Teens Nationwide Echo Call for Alzheimer's Awareness
NEW YORK, May 12 /PRNewswire-USNewswire/ -- Emily Riber, 17, always knew her grandfather for his charming sense of humor, and as she watched Alzheimer's disease rob him of the jokes he once told, she took comfort in the social workers who were there to guide him and her family. It was their ability to improve his quality of life and the invaluable resources they provided to her family that have inspired her to pursue a career in social work.
The Alzheimer's Foundation of America (AFA) recently awarded Riber of Monroe, CT, the second annual AFA Teens for Alzheimer's Awareness College Scholarship. Her poignant essay, a requirement for the competition, recounted this close and often humorous relationship with her grandfather and how his illness and compassionate nursing home care have inspired her to give back. Riber plans to attend the Silver
"Having a family member with Alzheimer's disease definitely raises one's awareness of those in need," Riber said. "While in college, I hope to begin working within the Alzheimer's community to support teenagers in a similar position."
Riber is just one of a growing number of teens who are reaching out to AFA in search of resources for Alzheimer's disease that are specifically geared toward this age group. In response, AFA's teens division, AFA Teens, is thriving: visitors are increasingly viewing its Web site, www.afateens.org, to learn about the disease, connect with peers and express themselves on a bulletin board, and seek support from AFA social workers.
Teens in various parts of the country are also forming AFA Teens chapters to raise awareness of Alzheimer's disease in their communities through different types of activities. For example, a high school student in Arcadia, CA, recently led a school-wide project that involved planting forget-me-nots and holding an educational assembly, and a teenager on Staten Island, NY, next month will host a dinner to honor local caregivers.
"Through AFA Teens, these teens have come to realize they are not alone. They have found their voice and are drawing upon the support of AFA to reach teens like themselves who otherwise may not come forward," said Eric J. Hall, AFA's president and chief executive officer.
Many teens are motivated to take part in AFA Teens after helping provide care for loved ones. According to a survey by the National Alliance for Caregiving and United Hospital Fund, more than one million children nationwide care for sick or disabled parents and grandparents; Alzheimer's disease and related dementias were the most prevalent illnesses.
Evident of the countless number of teens touched by Alzheimer's disease, more than 1,500 college-bound students applied for AFA's $5,000 college scholarship this year.

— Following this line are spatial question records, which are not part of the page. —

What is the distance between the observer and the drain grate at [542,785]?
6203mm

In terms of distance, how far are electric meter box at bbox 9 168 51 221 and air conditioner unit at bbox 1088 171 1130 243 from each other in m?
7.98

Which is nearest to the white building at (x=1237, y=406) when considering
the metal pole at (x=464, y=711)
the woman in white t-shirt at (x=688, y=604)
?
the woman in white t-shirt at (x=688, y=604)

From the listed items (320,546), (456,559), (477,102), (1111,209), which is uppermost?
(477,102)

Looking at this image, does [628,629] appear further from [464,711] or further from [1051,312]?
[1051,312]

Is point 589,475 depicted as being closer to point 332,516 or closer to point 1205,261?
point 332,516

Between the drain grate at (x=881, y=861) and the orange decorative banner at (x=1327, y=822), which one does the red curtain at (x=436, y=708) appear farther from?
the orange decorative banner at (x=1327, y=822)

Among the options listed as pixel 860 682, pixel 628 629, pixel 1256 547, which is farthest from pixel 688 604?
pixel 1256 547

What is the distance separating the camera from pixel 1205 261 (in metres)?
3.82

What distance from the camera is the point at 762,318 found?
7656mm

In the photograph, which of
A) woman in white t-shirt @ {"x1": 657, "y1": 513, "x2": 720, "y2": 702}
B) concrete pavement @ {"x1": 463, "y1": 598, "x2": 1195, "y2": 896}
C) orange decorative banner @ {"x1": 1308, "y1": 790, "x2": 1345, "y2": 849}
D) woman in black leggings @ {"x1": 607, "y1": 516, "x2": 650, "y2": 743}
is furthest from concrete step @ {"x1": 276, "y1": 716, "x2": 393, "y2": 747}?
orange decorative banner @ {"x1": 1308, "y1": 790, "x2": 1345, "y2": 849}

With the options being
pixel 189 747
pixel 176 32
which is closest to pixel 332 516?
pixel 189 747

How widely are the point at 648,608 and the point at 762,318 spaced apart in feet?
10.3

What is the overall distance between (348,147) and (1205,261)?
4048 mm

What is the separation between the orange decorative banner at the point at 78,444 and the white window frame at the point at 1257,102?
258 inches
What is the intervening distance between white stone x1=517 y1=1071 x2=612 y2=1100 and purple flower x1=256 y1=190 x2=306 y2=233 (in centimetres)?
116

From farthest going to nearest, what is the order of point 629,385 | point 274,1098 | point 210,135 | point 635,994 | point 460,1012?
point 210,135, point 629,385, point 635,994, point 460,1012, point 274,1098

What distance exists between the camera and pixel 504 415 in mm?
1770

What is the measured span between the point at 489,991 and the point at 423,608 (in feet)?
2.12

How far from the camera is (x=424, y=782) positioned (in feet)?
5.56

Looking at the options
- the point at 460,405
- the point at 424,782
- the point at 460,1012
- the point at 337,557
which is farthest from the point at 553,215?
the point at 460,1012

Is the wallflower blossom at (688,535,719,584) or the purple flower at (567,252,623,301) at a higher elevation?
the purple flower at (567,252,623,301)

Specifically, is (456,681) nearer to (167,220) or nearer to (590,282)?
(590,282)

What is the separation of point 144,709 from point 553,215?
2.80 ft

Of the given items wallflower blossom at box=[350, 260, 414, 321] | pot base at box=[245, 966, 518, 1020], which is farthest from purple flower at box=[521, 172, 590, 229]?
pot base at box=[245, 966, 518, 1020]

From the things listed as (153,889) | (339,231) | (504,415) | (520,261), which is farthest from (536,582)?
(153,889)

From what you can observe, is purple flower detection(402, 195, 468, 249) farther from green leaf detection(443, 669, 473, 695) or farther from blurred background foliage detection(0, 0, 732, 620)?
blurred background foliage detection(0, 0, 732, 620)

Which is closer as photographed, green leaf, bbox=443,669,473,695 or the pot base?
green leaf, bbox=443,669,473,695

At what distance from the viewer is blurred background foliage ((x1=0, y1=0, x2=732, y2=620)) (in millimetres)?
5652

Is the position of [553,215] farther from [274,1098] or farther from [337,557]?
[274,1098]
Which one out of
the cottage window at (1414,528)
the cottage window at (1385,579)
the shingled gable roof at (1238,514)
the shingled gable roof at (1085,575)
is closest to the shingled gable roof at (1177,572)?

AFA established the annual scholarship so that teens could use the opportunity to reflect on how they have come to terms with the illness and in doing so have grown in their understanding of the disease itself and available resources.
The first runner-up in the 2009 competition is Jessica Curran, Peterborough, NH, and the second runner-up is Courtney Henley, Westbury, NY.
Henley helps care for her father, Michael, who has young onset Alzheimer's disease, a rarer form of dementia that affects people as young as in their 30s and 40s.
"The disease has so greatly impacted my life," she noted. "I thought that it would be not only fun but fulfilling to use my experiences to raise awareness and show people that something good can come out of situations such as these."
According to Hall, "The powerful essays written by these teens as well as others brought to light the overwhelming impact Alzheimer's disease has on teenagers. Applicants shared their insight and compassion for the cause and expressed how they have grown through coping with this devastating illness."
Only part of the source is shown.